WASHINGTON (Reuters) - The Supreme Court on Monday declined to weigh whether poker is a contest of skill or luck, meaning people can still be prosecuted under federal law for organizing games.
The court said it would not hear an appeal filed by Lawrence DiCristina, who was convicted under the law, the Illegal Gambling Business Act, for running games of “Texas Hold ‘Em” at a warehouse in Staten Island, New York, which he publicized by text message and word of mouth.
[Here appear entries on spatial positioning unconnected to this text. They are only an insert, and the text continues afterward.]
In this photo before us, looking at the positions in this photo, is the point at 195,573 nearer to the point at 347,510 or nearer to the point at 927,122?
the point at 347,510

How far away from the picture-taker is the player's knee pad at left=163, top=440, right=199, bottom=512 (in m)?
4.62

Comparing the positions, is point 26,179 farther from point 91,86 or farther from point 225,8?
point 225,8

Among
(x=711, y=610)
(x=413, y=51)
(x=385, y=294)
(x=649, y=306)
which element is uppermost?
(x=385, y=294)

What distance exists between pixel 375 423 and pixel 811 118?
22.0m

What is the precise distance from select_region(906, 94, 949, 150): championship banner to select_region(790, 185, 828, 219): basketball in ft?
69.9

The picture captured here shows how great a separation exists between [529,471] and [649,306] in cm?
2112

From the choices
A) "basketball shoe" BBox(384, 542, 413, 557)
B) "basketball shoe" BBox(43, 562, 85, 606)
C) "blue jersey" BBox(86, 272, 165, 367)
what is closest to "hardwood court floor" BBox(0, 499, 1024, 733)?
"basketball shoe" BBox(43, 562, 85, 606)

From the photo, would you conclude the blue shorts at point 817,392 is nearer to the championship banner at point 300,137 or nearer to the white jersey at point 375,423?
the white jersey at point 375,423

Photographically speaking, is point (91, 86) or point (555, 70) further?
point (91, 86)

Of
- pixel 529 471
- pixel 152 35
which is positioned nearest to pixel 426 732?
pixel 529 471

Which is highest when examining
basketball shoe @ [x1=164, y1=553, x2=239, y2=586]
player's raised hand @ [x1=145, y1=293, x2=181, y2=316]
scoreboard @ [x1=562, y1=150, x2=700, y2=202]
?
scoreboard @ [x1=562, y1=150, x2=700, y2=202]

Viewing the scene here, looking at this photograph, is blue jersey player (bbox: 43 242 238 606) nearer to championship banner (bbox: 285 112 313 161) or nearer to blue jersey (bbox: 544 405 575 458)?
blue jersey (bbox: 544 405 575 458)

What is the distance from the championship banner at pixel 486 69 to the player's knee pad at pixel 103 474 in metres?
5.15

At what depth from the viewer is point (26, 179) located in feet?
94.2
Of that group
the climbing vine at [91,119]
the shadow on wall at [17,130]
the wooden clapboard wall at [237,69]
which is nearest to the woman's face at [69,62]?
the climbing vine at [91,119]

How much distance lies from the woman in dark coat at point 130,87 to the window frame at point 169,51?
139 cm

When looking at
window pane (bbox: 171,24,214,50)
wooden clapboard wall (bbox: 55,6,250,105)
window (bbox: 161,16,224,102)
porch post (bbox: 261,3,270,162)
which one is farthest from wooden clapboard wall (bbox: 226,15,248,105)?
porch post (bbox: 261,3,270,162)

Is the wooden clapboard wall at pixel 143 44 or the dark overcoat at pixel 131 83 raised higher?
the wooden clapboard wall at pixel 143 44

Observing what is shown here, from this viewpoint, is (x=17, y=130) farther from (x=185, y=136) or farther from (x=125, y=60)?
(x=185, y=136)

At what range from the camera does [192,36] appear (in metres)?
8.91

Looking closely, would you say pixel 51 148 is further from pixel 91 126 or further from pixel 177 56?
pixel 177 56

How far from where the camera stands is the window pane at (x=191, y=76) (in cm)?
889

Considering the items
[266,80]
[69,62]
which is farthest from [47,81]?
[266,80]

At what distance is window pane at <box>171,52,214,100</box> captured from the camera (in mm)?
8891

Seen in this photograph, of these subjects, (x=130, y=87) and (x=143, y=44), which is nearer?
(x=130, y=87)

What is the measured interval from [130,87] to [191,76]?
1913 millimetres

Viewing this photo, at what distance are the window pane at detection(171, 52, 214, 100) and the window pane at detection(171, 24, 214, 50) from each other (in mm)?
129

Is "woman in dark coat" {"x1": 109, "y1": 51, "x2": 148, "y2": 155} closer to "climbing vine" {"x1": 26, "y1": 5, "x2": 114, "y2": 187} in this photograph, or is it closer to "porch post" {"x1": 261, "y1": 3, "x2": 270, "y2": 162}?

Poker advocates say the government has stacked the deck by using a law aimed at targeting organized crime to punish people organizing small-stakes games. They point out poker should not be covered by the law in part because it is a game of skill rather than a game of chance. In the law, the definition of gambling mentions only games of chance, DiCristina’s supporters say.
In August, the 2nd U.S. Circuit Court of Appeals in New York reversed a district court decision from 2012 that said DiCristina could not be prosecuted because “Texas Hold ‘Em” was a game of skill. The appeals court accepted that poker is a game of skill but said DiCristina could still be prosecuted.
The law was enacted in 1970 to combat organized crime. The law makes it illegal to run a gambling business that violates a state’s laws and either earns more than $2,000 a day or remains in operation for more than 30 days.
In his August 2012 ruling, U.S. District Judge Jack Weinstein in Brooklyn said the statute was ambiguous as to what gambling it covered and that “Texas Hold ‘Em” - as a game of skill - was not covered by the anti-gambling law.
DiCristina faces a maximum sentence of 10 years in prison.
The case is DiCristina v. United States, 13-564.